Thursday, October 18, 2007

Sovereign Wealth Funds: An opportunity or a new cold war

It has been reported again and again that the sovereign wealth funds are increasingly driven by political motives rather than commercial motives. Morgan Stanley did a study recently (“How big could sovereign wealth funds be by 2015?”) and reported that SWFs could turn absolutely massive and rise from the current level of $2.5 trillion to $12 trillion by 2015, with an annual rise of $500 billion. The report went on to suggest how this would affect fundamentally the risky assets trade and give rise to “financial protectionism.”

On one hand China's SWF buying stake in Blackstone was seen as politically motivated (obviously US thinks so) and on the same hand leading banks based in US such as Merrill Lynch, JP Morgan and Morgan Stanley are rushing to form SWF teams to advise and to cash in on the growing investment wave of government companies - The Financial Times (September 2).

Singapore SWF is well known to make investments abroad and it seems that other countries will soon follow suit given low returns from US treasuries in which a majority of SWF presently invest.

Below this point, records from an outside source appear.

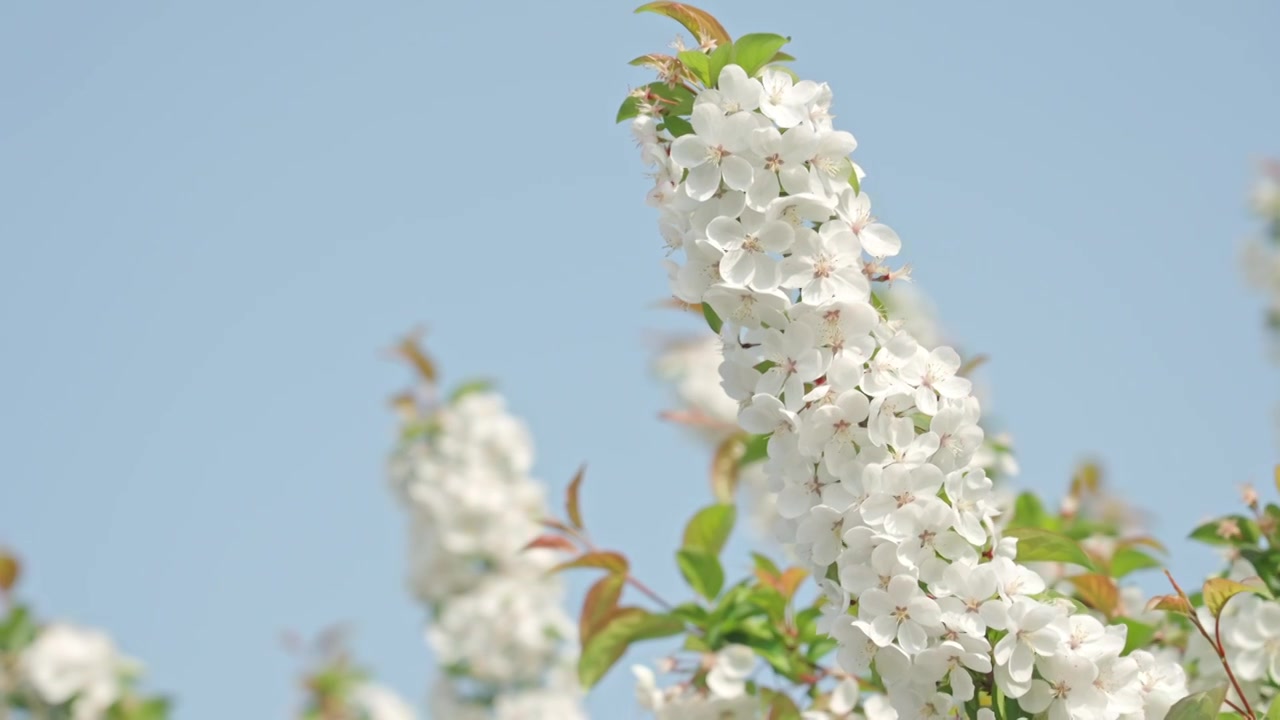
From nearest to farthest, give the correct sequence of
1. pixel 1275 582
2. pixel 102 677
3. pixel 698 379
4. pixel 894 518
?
1. pixel 894 518
2. pixel 1275 582
3. pixel 102 677
4. pixel 698 379

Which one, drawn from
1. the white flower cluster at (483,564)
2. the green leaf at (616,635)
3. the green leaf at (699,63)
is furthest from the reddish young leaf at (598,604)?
the white flower cluster at (483,564)

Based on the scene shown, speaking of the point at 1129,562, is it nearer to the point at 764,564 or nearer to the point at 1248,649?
the point at 1248,649

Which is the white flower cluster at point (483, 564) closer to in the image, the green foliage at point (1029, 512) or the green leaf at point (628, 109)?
the green foliage at point (1029, 512)

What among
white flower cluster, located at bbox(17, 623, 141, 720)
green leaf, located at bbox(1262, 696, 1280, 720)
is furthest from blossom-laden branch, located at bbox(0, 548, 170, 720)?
green leaf, located at bbox(1262, 696, 1280, 720)

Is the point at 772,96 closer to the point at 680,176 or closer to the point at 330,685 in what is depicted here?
the point at 680,176

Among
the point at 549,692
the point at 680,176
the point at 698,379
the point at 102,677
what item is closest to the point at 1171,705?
the point at 680,176

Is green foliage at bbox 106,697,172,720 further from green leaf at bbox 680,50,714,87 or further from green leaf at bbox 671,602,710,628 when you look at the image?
green leaf at bbox 680,50,714,87
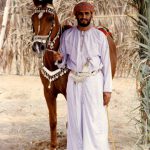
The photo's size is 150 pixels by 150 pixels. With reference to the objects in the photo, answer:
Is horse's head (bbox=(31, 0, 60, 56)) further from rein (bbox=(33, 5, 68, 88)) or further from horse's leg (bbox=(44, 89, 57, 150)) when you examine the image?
horse's leg (bbox=(44, 89, 57, 150))

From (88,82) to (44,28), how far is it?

It will interesting to see how the developed countries react to the SWF from developing countries and what type of protectionist measures shall be taken.

In the mean while, China's CITIC Bank Corp Ltd is bidding for a stake in Bear Stearns Cos, a senior Chinese regulator said, in the first official confirmation of media reports that the state-run bank was a potential suitor for the smallest of Wall Street's five big independent brokerages.